### Fragment
· · ·
Zakendoen in China kan riskant zijn: door de sterke mate van staatsinvloed kunnen kennis en technologie zomaar in handen komen van het Chinese leger of ingezet worden voor de onderdrukking van de Oeigoeren in Xinjiang. Terwijl Chinese investeringen in Europa steeds vaker streng worden gecontroleerd op ongewenste kennisoverdracht en staatsinvloed, bestaat er geen vergelijkbaar mechanisme voor samenwerkingen tussen Europese en Chinese bedrijven en investeringen in China — met alle risico’s van dien.

Op een klein bedrijventerrein vlak buiten ‘s Hertogenbosch rijden vrachtwagens af en aan om servers en serveronderdelen te leveren aan Super Micro Computer B.V. Het bedrijf is onderdeel van Super Micro Computer Inc., een Amerikaanse techgigant uit Silicon Valley die voornamelijk servers produceert voor bedrijven als Apple en Amazon. De Nederlandse bv is een belangrijke schakel voor het Amerikaanse concern: vanuit Brabant regelt het de verkoop in Europa, het Midden-Oosten en Afrika én wordt er sinds 2016 via een ‘joint venture’ geïnvesteerd in een samenwerking met een Chinees telecombedrijf: Fiberhome Telecommunication Technologies Co., Ltd. Maar: vorig jaar zette de Amerikaanse overheid Fiberhome op een zwarte lijst met bedrijven die mogelijk betrokken zijn bij mensenrechtenschendingen en het onderdrukken, opsluiten en bespioneren van Oeigoeren in Xinjiang — een Chinese provincie waar volgens de Tweede Kamer een genocide plaatsvindt. Export naar bedrijven die op deze lijst staan vereist een speciale vergunning van de Amerikaanse overheid.
· · ·
### Gegevensitems
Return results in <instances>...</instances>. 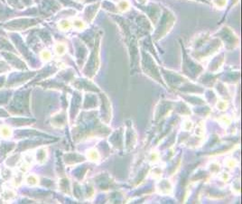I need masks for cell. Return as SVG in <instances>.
I'll use <instances>...</instances> for the list:
<instances>
[{"label":"cell","mask_w":242,"mask_h":204,"mask_svg":"<svg viewBox=\"0 0 242 204\" xmlns=\"http://www.w3.org/2000/svg\"><path fill=\"white\" fill-rule=\"evenodd\" d=\"M41 56H42V58H43L44 60L48 61V60H50V58H51V54H50V53L44 51V52H43V53H41Z\"/></svg>","instance_id":"2"},{"label":"cell","mask_w":242,"mask_h":204,"mask_svg":"<svg viewBox=\"0 0 242 204\" xmlns=\"http://www.w3.org/2000/svg\"><path fill=\"white\" fill-rule=\"evenodd\" d=\"M0 136H3L4 138H8L12 136V130L11 128H9L8 126H2L0 128Z\"/></svg>","instance_id":"1"},{"label":"cell","mask_w":242,"mask_h":204,"mask_svg":"<svg viewBox=\"0 0 242 204\" xmlns=\"http://www.w3.org/2000/svg\"><path fill=\"white\" fill-rule=\"evenodd\" d=\"M64 50H65V47L63 45H58L57 47H56V52L60 54H62L63 53H64Z\"/></svg>","instance_id":"3"},{"label":"cell","mask_w":242,"mask_h":204,"mask_svg":"<svg viewBox=\"0 0 242 204\" xmlns=\"http://www.w3.org/2000/svg\"><path fill=\"white\" fill-rule=\"evenodd\" d=\"M59 27H61L62 30H66V28H69V23H67L66 21H63L59 24Z\"/></svg>","instance_id":"4"}]
</instances>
· · ·
Schrijf het fragment over zakendoen in China verder, te beginnen na de laatste zin.

Argos analyseerde data van 1100 bedrijven

Super Micro Computer B.V. is één van de ruim 1100 Nederlandse bedrijven die momenteel een dochteronderneming of joint venture in China hebben. Dit blijkt uit gegevens die Argos ontving van Datenna, een onderzoeksbureau uit Eindhoven dat zich specialiseert in het vergaren van economische data uit China. Gezamenlijk hebben zij op het moment van schrijven ruim 16 miljard euro in China geïnvesteerd, wat Nederland de op een-na-grootste investeerder in China van Europa zou maken. Alle investeerders hebben een vestiging in Nederland, maar dat betekent niet dat alle bedrijven ook van origine Nederlands zijn. In de lijst zien we bijvoorbeeld ook regelmatig buitenlandse multinationals als Fiat Chrysler, Shin-Etsu (chemicaliën) en Pirelli via Nederland voor hoge bedragen in China investeren.

Al struinend door de data stuitten we op investeringen in op het eerste gezicht onschuldige sectoren als de horeca en toerisme én op geavanceerdere samenwerkingen die op geopolitiek en economisch vlak voor China van enorm belang zijn, zoals halfgeleiders (chips), medische technologie, zaadveredeling en communicatietechnologie. Argos onderzocht waar de Nederlandse investeringen in China precies terechtkomen en of Nederlandse bedrijven wel altijd de juiste afweging maken tussen economische belangen en risico’s op mensenrechtenschendingen.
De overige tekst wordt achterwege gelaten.